Records from a data source:
_ _ _

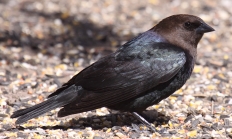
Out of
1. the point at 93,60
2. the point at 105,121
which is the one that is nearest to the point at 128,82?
the point at 105,121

_ _ _

• _Exercise task_
Output every line of the material above verbatim, leaving out the pictures.

• _The answer_
Out of
1. the point at 93,60
2. the point at 105,121
which is the one that is nearest to the point at 128,82?
the point at 105,121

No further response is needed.